Need a Loan? Go For a 5 Year ARM

ARM here means an adjustable rate mortgage.
No, it does not mean that it is adjustable as per our needs.
It means that it is adjustable as per the interest rates prevailing in the market.
A mortgage, in the present world, is something everyone is afraid of, bankers and common people alike.
However, a 5 year ARM is something that is more sensible than what used to be before.
Unlike previous mortgage plans, it does not go by the belief that real estate prices will rise forever.
In a 5 year ARM, you will be charged a fixed rate of interest that is very nominal as per your needs, and will help you get by comfortably.
But once this honeymoon phase ends, the real rodeo starts.
You will be charged an interest rate that is currently prevailing in the market.
So if you are a college grad, you may want to used those initial 5 years cautiously, and not spend frivolously.
Also, looking for a job as soon as you can (perhaps just before your last semester starts) would be a good idea.
These interest rates may be high or low, depending on what the Feds decide.
However, there is still no reason to be worried.
A 5 year ARM comes with a maximum interest rate, which is the most they will charge you, and not beyond.
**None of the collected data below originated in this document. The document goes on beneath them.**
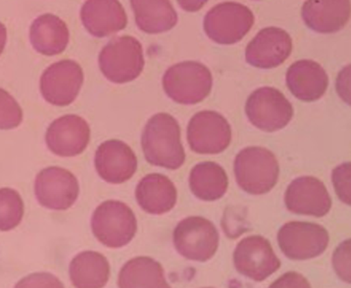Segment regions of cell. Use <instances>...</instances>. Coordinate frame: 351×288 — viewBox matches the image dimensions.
Listing matches in <instances>:
<instances>
[{
	"mask_svg": "<svg viewBox=\"0 0 351 288\" xmlns=\"http://www.w3.org/2000/svg\"><path fill=\"white\" fill-rule=\"evenodd\" d=\"M141 145L146 161L154 166L176 170L185 162L181 129L171 114H158L148 120Z\"/></svg>",
	"mask_w": 351,
	"mask_h": 288,
	"instance_id": "1",
	"label": "cell"
},
{
	"mask_svg": "<svg viewBox=\"0 0 351 288\" xmlns=\"http://www.w3.org/2000/svg\"><path fill=\"white\" fill-rule=\"evenodd\" d=\"M279 163L273 152L263 147L241 150L234 162L238 185L250 195L269 193L278 183Z\"/></svg>",
	"mask_w": 351,
	"mask_h": 288,
	"instance_id": "2",
	"label": "cell"
},
{
	"mask_svg": "<svg viewBox=\"0 0 351 288\" xmlns=\"http://www.w3.org/2000/svg\"><path fill=\"white\" fill-rule=\"evenodd\" d=\"M162 87L167 95L177 103L193 105L210 95L213 75L200 62H180L165 73Z\"/></svg>",
	"mask_w": 351,
	"mask_h": 288,
	"instance_id": "3",
	"label": "cell"
},
{
	"mask_svg": "<svg viewBox=\"0 0 351 288\" xmlns=\"http://www.w3.org/2000/svg\"><path fill=\"white\" fill-rule=\"evenodd\" d=\"M98 64L102 75L110 82L130 83L143 72V48L134 37H118L102 48Z\"/></svg>",
	"mask_w": 351,
	"mask_h": 288,
	"instance_id": "4",
	"label": "cell"
},
{
	"mask_svg": "<svg viewBox=\"0 0 351 288\" xmlns=\"http://www.w3.org/2000/svg\"><path fill=\"white\" fill-rule=\"evenodd\" d=\"M94 237L108 248L128 245L137 233V219L130 207L120 201H106L94 211L91 219Z\"/></svg>",
	"mask_w": 351,
	"mask_h": 288,
	"instance_id": "5",
	"label": "cell"
},
{
	"mask_svg": "<svg viewBox=\"0 0 351 288\" xmlns=\"http://www.w3.org/2000/svg\"><path fill=\"white\" fill-rule=\"evenodd\" d=\"M254 24V14L247 6L237 2H223L206 14L204 29L210 40L232 45L241 41Z\"/></svg>",
	"mask_w": 351,
	"mask_h": 288,
	"instance_id": "6",
	"label": "cell"
},
{
	"mask_svg": "<svg viewBox=\"0 0 351 288\" xmlns=\"http://www.w3.org/2000/svg\"><path fill=\"white\" fill-rule=\"evenodd\" d=\"M173 241L176 250L184 258L206 262L218 250L219 237L213 222L204 217L192 216L176 226Z\"/></svg>",
	"mask_w": 351,
	"mask_h": 288,
	"instance_id": "7",
	"label": "cell"
},
{
	"mask_svg": "<svg viewBox=\"0 0 351 288\" xmlns=\"http://www.w3.org/2000/svg\"><path fill=\"white\" fill-rule=\"evenodd\" d=\"M246 116L254 127L267 133L284 129L293 118V107L279 90L263 87L252 92L246 101Z\"/></svg>",
	"mask_w": 351,
	"mask_h": 288,
	"instance_id": "8",
	"label": "cell"
},
{
	"mask_svg": "<svg viewBox=\"0 0 351 288\" xmlns=\"http://www.w3.org/2000/svg\"><path fill=\"white\" fill-rule=\"evenodd\" d=\"M327 229L317 223L291 221L280 228L278 243L287 258L309 260L321 256L329 245Z\"/></svg>",
	"mask_w": 351,
	"mask_h": 288,
	"instance_id": "9",
	"label": "cell"
},
{
	"mask_svg": "<svg viewBox=\"0 0 351 288\" xmlns=\"http://www.w3.org/2000/svg\"><path fill=\"white\" fill-rule=\"evenodd\" d=\"M84 83V73L78 62L64 60L48 66L41 76L44 99L54 106L70 105L78 97Z\"/></svg>",
	"mask_w": 351,
	"mask_h": 288,
	"instance_id": "10",
	"label": "cell"
},
{
	"mask_svg": "<svg viewBox=\"0 0 351 288\" xmlns=\"http://www.w3.org/2000/svg\"><path fill=\"white\" fill-rule=\"evenodd\" d=\"M228 120L216 112H200L190 120L187 140L192 151L198 154H219L231 143Z\"/></svg>",
	"mask_w": 351,
	"mask_h": 288,
	"instance_id": "11",
	"label": "cell"
},
{
	"mask_svg": "<svg viewBox=\"0 0 351 288\" xmlns=\"http://www.w3.org/2000/svg\"><path fill=\"white\" fill-rule=\"evenodd\" d=\"M236 270L254 281L265 280L281 267L271 244L261 235L242 239L234 250Z\"/></svg>",
	"mask_w": 351,
	"mask_h": 288,
	"instance_id": "12",
	"label": "cell"
},
{
	"mask_svg": "<svg viewBox=\"0 0 351 288\" xmlns=\"http://www.w3.org/2000/svg\"><path fill=\"white\" fill-rule=\"evenodd\" d=\"M79 183L71 171L47 167L35 179V196L39 203L51 210H66L78 199Z\"/></svg>",
	"mask_w": 351,
	"mask_h": 288,
	"instance_id": "13",
	"label": "cell"
},
{
	"mask_svg": "<svg viewBox=\"0 0 351 288\" xmlns=\"http://www.w3.org/2000/svg\"><path fill=\"white\" fill-rule=\"evenodd\" d=\"M45 141L48 149L60 157L80 155L89 144V125L75 114L62 116L48 127Z\"/></svg>",
	"mask_w": 351,
	"mask_h": 288,
	"instance_id": "14",
	"label": "cell"
},
{
	"mask_svg": "<svg viewBox=\"0 0 351 288\" xmlns=\"http://www.w3.org/2000/svg\"><path fill=\"white\" fill-rule=\"evenodd\" d=\"M292 52V39L283 29H263L248 44L246 62L254 68L269 70L281 66Z\"/></svg>",
	"mask_w": 351,
	"mask_h": 288,
	"instance_id": "15",
	"label": "cell"
},
{
	"mask_svg": "<svg viewBox=\"0 0 351 288\" xmlns=\"http://www.w3.org/2000/svg\"><path fill=\"white\" fill-rule=\"evenodd\" d=\"M284 201L290 212L308 216H326L332 207L325 185L313 176L294 179L286 189Z\"/></svg>",
	"mask_w": 351,
	"mask_h": 288,
	"instance_id": "16",
	"label": "cell"
},
{
	"mask_svg": "<svg viewBox=\"0 0 351 288\" xmlns=\"http://www.w3.org/2000/svg\"><path fill=\"white\" fill-rule=\"evenodd\" d=\"M96 171L104 181L114 185L129 181L137 170V157L133 150L120 140H108L96 150Z\"/></svg>",
	"mask_w": 351,
	"mask_h": 288,
	"instance_id": "17",
	"label": "cell"
},
{
	"mask_svg": "<svg viewBox=\"0 0 351 288\" xmlns=\"http://www.w3.org/2000/svg\"><path fill=\"white\" fill-rule=\"evenodd\" d=\"M80 16L85 29L97 38L120 32L128 24L126 12L119 0H86Z\"/></svg>",
	"mask_w": 351,
	"mask_h": 288,
	"instance_id": "18",
	"label": "cell"
},
{
	"mask_svg": "<svg viewBox=\"0 0 351 288\" xmlns=\"http://www.w3.org/2000/svg\"><path fill=\"white\" fill-rule=\"evenodd\" d=\"M302 20L311 30L332 34L343 29L350 18V0H306Z\"/></svg>",
	"mask_w": 351,
	"mask_h": 288,
	"instance_id": "19",
	"label": "cell"
},
{
	"mask_svg": "<svg viewBox=\"0 0 351 288\" xmlns=\"http://www.w3.org/2000/svg\"><path fill=\"white\" fill-rule=\"evenodd\" d=\"M288 89L294 97L304 102H313L323 97L329 86L326 70L313 60H298L291 64L286 74Z\"/></svg>",
	"mask_w": 351,
	"mask_h": 288,
	"instance_id": "20",
	"label": "cell"
},
{
	"mask_svg": "<svg viewBox=\"0 0 351 288\" xmlns=\"http://www.w3.org/2000/svg\"><path fill=\"white\" fill-rule=\"evenodd\" d=\"M177 189L166 175L152 173L138 183L135 196L142 210L152 215L170 212L177 203Z\"/></svg>",
	"mask_w": 351,
	"mask_h": 288,
	"instance_id": "21",
	"label": "cell"
},
{
	"mask_svg": "<svg viewBox=\"0 0 351 288\" xmlns=\"http://www.w3.org/2000/svg\"><path fill=\"white\" fill-rule=\"evenodd\" d=\"M70 40L66 23L51 14L38 16L31 25L30 42L38 53L46 56L62 53Z\"/></svg>",
	"mask_w": 351,
	"mask_h": 288,
	"instance_id": "22",
	"label": "cell"
},
{
	"mask_svg": "<svg viewBox=\"0 0 351 288\" xmlns=\"http://www.w3.org/2000/svg\"><path fill=\"white\" fill-rule=\"evenodd\" d=\"M131 5L142 32L160 34L177 25L178 14L171 0H131Z\"/></svg>",
	"mask_w": 351,
	"mask_h": 288,
	"instance_id": "23",
	"label": "cell"
},
{
	"mask_svg": "<svg viewBox=\"0 0 351 288\" xmlns=\"http://www.w3.org/2000/svg\"><path fill=\"white\" fill-rule=\"evenodd\" d=\"M110 267L104 254L92 250L77 254L70 264V278L78 288L106 287L110 279Z\"/></svg>",
	"mask_w": 351,
	"mask_h": 288,
	"instance_id": "24",
	"label": "cell"
},
{
	"mask_svg": "<svg viewBox=\"0 0 351 288\" xmlns=\"http://www.w3.org/2000/svg\"><path fill=\"white\" fill-rule=\"evenodd\" d=\"M189 185L196 198L213 202L221 199L227 193L229 181L221 165L216 162H202L192 168Z\"/></svg>",
	"mask_w": 351,
	"mask_h": 288,
	"instance_id": "25",
	"label": "cell"
},
{
	"mask_svg": "<svg viewBox=\"0 0 351 288\" xmlns=\"http://www.w3.org/2000/svg\"><path fill=\"white\" fill-rule=\"evenodd\" d=\"M118 285L122 288L170 287L162 265L148 257H137L128 261L119 274Z\"/></svg>",
	"mask_w": 351,
	"mask_h": 288,
	"instance_id": "26",
	"label": "cell"
},
{
	"mask_svg": "<svg viewBox=\"0 0 351 288\" xmlns=\"http://www.w3.org/2000/svg\"><path fill=\"white\" fill-rule=\"evenodd\" d=\"M24 209V202L18 192L10 187L0 189V231H10L19 226Z\"/></svg>",
	"mask_w": 351,
	"mask_h": 288,
	"instance_id": "27",
	"label": "cell"
},
{
	"mask_svg": "<svg viewBox=\"0 0 351 288\" xmlns=\"http://www.w3.org/2000/svg\"><path fill=\"white\" fill-rule=\"evenodd\" d=\"M23 122V110L16 100L0 88V129H16Z\"/></svg>",
	"mask_w": 351,
	"mask_h": 288,
	"instance_id": "28",
	"label": "cell"
},
{
	"mask_svg": "<svg viewBox=\"0 0 351 288\" xmlns=\"http://www.w3.org/2000/svg\"><path fill=\"white\" fill-rule=\"evenodd\" d=\"M336 194L346 205H350V162L336 167L332 173Z\"/></svg>",
	"mask_w": 351,
	"mask_h": 288,
	"instance_id": "29",
	"label": "cell"
},
{
	"mask_svg": "<svg viewBox=\"0 0 351 288\" xmlns=\"http://www.w3.org/2000/svg\"><path fill=\"white\" fill-rule=\"evenodd\" d=\"M333 267L338 276L350 283V241L342 243L333 254Z\"/></svg>",
	"mask_w": 351,
	"mask_h": 288,
	"instance_id": "30",
	"label": "cell"
},
{
	"mask_svg": "<svg viewBox=\"0 0 351 288\" xmlns=\"http://www.w3.org/2000/svg\"><path fill=\"white\" fill-rule=\"evenodd\" d=\"M16 287H64V285L53 275L39 273L23 279Z\"/></svg>",
	"mask_w": 351,
	"mask_h": 288,
	"instance_id": "31",
	"label": "cell"
},
{
	"mask_svg": "<svg viewBox=\"0 0 351 288\" xmlns=\"http://www.w3.org/2000/svg\"><path fill=\"white\" fill-rule=\"evenodd\" d=\"M271 287H311V285L302 275L290 272L280 277Z\"/></svg>",
	"mask_w": 351,
	"mask_h": 288,
	"instance_id": "32",
	"label": "cell"
},
{
	"mask_svg": "<svg viewBox=\"0 0 351 288\" xmlns=\"http://www.w3.org/2000/svg\"><path fill=\"white\" fill-rule=\"evenodd\" d=\"M182 10L188 12H195L202 10L208 0H177Z\"/></svg>",
	"mask_w": 351,
	"mask_h": 288,
	"instance_id": "33",
	"label": "cell"
},
{
	"mask_svg": "<svg viewBox=\"0 0 351 288\" xmlns=\"http://www.w3.org/2000/svg\"><path fill=\"white\" fill-rule=\"evenodd\" d=\"M6 39H8V33H6L5 26L0 23V55L5 47Z\"/></svg>",
	"mask_w": 351,
	"mask_h": 288,
	"instance_id": "34",
	"label": "cell"
}]
</instances>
You would want to find out what that interest rate is, and then calculate to see if you would be able to pay that much, after you get a job, For example, if you are planning to do your MS from MIT or Princeton, it is quite possible that you will be earning a 6 digit figure at the end of 5 years.
Depending on these calculations, you can decide if the 5 year ARM rates are acceptable for you.
5 year ARMs are not fool proof packages.
Anyone who once takes a mortgage has to be extra cautious about spending money.
Those days of frivolous spending and maxing out 30 credit cards, to buy designer clothes and footwear, are gone.